Comédia de circo
Diante da comédia de circo montada em torno da “reeleição” do senador Davi Alcolumbre e do deputado Rodrigo Maia para os cargos que ocupam como presidentes do Senado Federal e da Câmara dos Deputados, vale a pena sair um pouco da neura cultivada pelo noticiário político e pelas mesas-redondas na televisão e fazer algumas perguntas bem fáceis de responder.
A primeira é:
“Existe uma única pessoa, no Brasil e no mundo, que esteja pedindo a reeleição de qualquer dos dois — salvo eles próprios, suas famílias e seus amigos?”
A resposta — não, não há ninguém pedindo nada — já resolve 90% da questão, não é mesmo?
Se toda essa novela de terceira categoria se resume a atender aos interesses pessoais dos envolvidos, não faz o menor nexo violar abertamente a Constituição, em parceria com o STF, só para deixar contentes o senador e o deputado.
As outras perguntas possíveis são igualmente elementares.
O que a população brasileira teria a ganhar na prática com a permanência, até o momento ilegal, de Alcolumbre e de Maia nos seus empregos atuais?
Nada, outra vez.
Qual a grande emergência nacional que poderia recomendar uma mudança na Constituição para legalizar os desejos desses dois cidadãos? Nenhuma.
Enfim: qual seria o motivo de interesse público, mesmo teórico, para justificar essa “reeleição”?
Nenhum.
Conclusão: a história toda deveria ser encaminhada para o arquivo morto, e não sair mais de lá.
Só que não: os presidentes atuais do Senado e Câmara continuam sendo tratados pela mídia, pelo mundo político e pelas elites como dois imensos estadistas empenhados no melhor desfecho de uma grave questão nacional.
Não há questão nacional nenhuma.
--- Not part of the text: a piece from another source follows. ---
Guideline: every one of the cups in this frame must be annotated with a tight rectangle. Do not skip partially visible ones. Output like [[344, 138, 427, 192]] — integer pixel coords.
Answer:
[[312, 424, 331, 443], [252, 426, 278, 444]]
Há apenas uma tentativa de atender a interesses individuais.
Nenhum dos dois, pelo que está escrito na lei, tem o direito de continuar no cargo.
Alcolumbre, pelo menos, teve a sinceridade de admitir que está interessado no que é melhor para ele.
Maia tem feito de conta que é apenas um patriota à espera de decisões superiores; tudo o que deseja é “cumprir a lei”, na condição de defensor número um do “estado de direito” que atribui a si mesmo.
Assim sendo, o presidente do Senado pediu que o STF tomasse essa extraordinária decisão que frequentou as manchetes nos últimos dias: declarar que um artigo da Constituição é inconstitucional.
O artigo em causa proíbe a reeleição dos presidentes das duas Casas do Congresso, nas condições em que estão os mandatos de ambos.
Mesmo deixando de lado a questão central — a absoluta falta de sentido da reeleição —, deveria estar claro, de qualquer forma, que uma mudança na Constituição só poderia ser feita por emenda constitucional, e só os 513 deputados federais e 81 senadores têm o direito de aprovar emendas constitucionais.
Mas não é desse jeito que as coisas funcionam no Brasil de hoje.
O Poder Legislativo aceita, com perfeita passividade, a sua submissão ao Poder Judiciário; em consequência, faz o que o STF manda.
Os atuais presidentes do Senado e da Câmara, quando se esquece a conversa fiada, estão em busca de uma coisa só: a manutenção dos poderes, dos privilégios e da vida de sultão à custa de dinheiro público que a Constituição Cidadã lhes garante — vantagens turbinadas pelas constantes “releituras” da lei que os membros do Congresso vivem fazendo em seu próprio favor.
O STF, naturalmente, não vai decretar a reeleição dos dois — ou pelo menos não se sugeriu essa saída até agora.
Mas é um atestado do naufrágio do Congresso brasileiro que seus comandantes peçam que a lei seja violada — e entreguem o futuro do Poder Legislativo a onze cidadãos que nunca tiveram um voto na vida.